**Set task 1:**
Who is listed as principal investigator in the NSF award record?

**Selected passage:**
(begin)

Award Abstract # 1117147
SHF: Small: Collaborative Research: ShapeShifting and PubSub for Tailoring Memory Accesses and Communication in Heterogeneous Multiprocessors

NSF Org: CCF
Division of Computing and Communication Foundations
Recipient: THE TRUSTEES OF PRINCETON UNIVERSITY
Initial Amendment Date: June 21, 2011
Latest Amendment Date: June 21, 2011
Award Number: 1117147
Award Instrument: Standard Grant
Program Manager: Tao Li
CCF
 Division of Computing and Communication Foundations
CSE
 Directorate for Computer and Information Science and Engineering
Start Date: September 1, 2011
End Date: August 31, 2016 (Estimated)
Total Intended Award Amount: $225,000.00
Total Awarded Amount to Date: $225,000.00
Funds Obligated to Date: FY 2011 = $225,000.00
History of Investigator:
  • Margaret Martonosi (Principal Investigator)
Recipient Sponsored Research Office: Princeton University
1 NASSAU HALL
PRINCETON
NJ  US  08544-2001
(609)258-3090
Sponsor Congressional District: 12
Primary Place of Performance: Princeton University
1 NASSAU HALL
PRINCETON
NJ  US  08544-2001
Primary Place of Performance
Congressional District:
12
Unique Entity Identifier (UEI): NJ1YPQXQG7U5
Parent UEI:
NSF Program(s): Software & Hardware Foundation
Primary Program Source: 01001112DB NSF RESEARCH & RELATED ACTIVIT
Program Reference Code(s): 7923, 7941
Program Element Code(s): 779800
Award Agency Code: 4900
Fund Agency Code: 4900
Assistance Listing Number(s): 47.070

ABSTRACT

Over the past decade or more, microprocessors have faced increasing challenges in achieving high-performance for current and emerging software applications while abiding by severe power and thermal limits. In response, industry has turned to approaches that use specialized graphics and computational hardware and complex memory organizations. The end result is that computer systems have become more heterogeneous and complex, in ways that make it difficult for programmers to write efficient and high-performance software. Software tuned to run on one implementation will often not run at all or will perform poorly or unpredictably when ported to even a different implementation in the same chip family.

(end)

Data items

(begin)

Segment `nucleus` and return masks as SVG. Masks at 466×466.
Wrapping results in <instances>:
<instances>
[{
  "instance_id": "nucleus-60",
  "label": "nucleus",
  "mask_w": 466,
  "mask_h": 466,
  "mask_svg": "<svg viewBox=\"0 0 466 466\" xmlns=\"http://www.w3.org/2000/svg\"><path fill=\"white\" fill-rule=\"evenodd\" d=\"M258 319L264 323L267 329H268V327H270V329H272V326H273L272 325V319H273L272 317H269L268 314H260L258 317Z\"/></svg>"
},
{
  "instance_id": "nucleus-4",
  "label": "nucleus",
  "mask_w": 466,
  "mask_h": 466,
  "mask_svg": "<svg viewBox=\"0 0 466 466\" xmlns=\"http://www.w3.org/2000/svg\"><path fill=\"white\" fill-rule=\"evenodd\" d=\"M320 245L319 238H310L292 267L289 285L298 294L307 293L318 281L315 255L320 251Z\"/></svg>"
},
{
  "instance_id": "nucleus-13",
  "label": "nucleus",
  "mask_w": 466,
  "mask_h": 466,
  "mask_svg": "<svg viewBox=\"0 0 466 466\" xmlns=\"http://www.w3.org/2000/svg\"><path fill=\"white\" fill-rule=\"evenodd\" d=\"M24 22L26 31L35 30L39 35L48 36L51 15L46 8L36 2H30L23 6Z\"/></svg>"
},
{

(end)

**Set task 2:**
Rewrite the microscopy outlining rows with every "instance_id" swapped for "object_id", leaving everything else untouched.

**Final result 1:**
Margaret Martonosi

**Final result 2:**
Segment `nucleus` and return masks as SVG. Masks at 466×466.
Wrapping results in <instances>:
<instances>
[{
  "object_id": "nucleus-60",
  "label": "nucleus",
  "mask_w": 466,
  "mask_h": 466,
  "mask_svg": "<svg viewBox=\"0 0 466 466\" xmlns=\"http://www.w3.org/2000/svg\"><path fill=\"white\" fill-rule=\"evenodd\" d=\"M258 319L264 323L267 329H268V327H270V329H272V326H273L272 325V319H273L272 317H269L268 314H260L258 317Z\"/></svg>"
},
{
  "object_id": "nucleus-4",
  "label": "nucleus",
  "mask_w": 466,
  "mask_h": 466,
  "mask_svg": "<svg viewBox=\"0 0 466 466\" xmlns=\"http://www.w3.org/2000/svg\"><path fill=\"white\" fill-rule=\"evenodd\" d=\"M320 245L319 238H310L292 267L289 285L298 294L307 293L318 281L315 255L320 251Z\"/></svg>"
},
{
  "object_id": "nucleus-13",
  "label": "nucleus",
  "mask_w": 466,
  "mask_h": 466,
  "mask_svg": "<svg viewBox=\"0 0 466 466\" xmlns=\"http://www.w3.org/2000/svg\"><path fill=\"white\" fill-rule=\"evenodd\" d=\"M24 22L26 31L35 30L39 35L48 36L51 15L46 8L36 2H30L23 6Z\"/></svg>"
},
{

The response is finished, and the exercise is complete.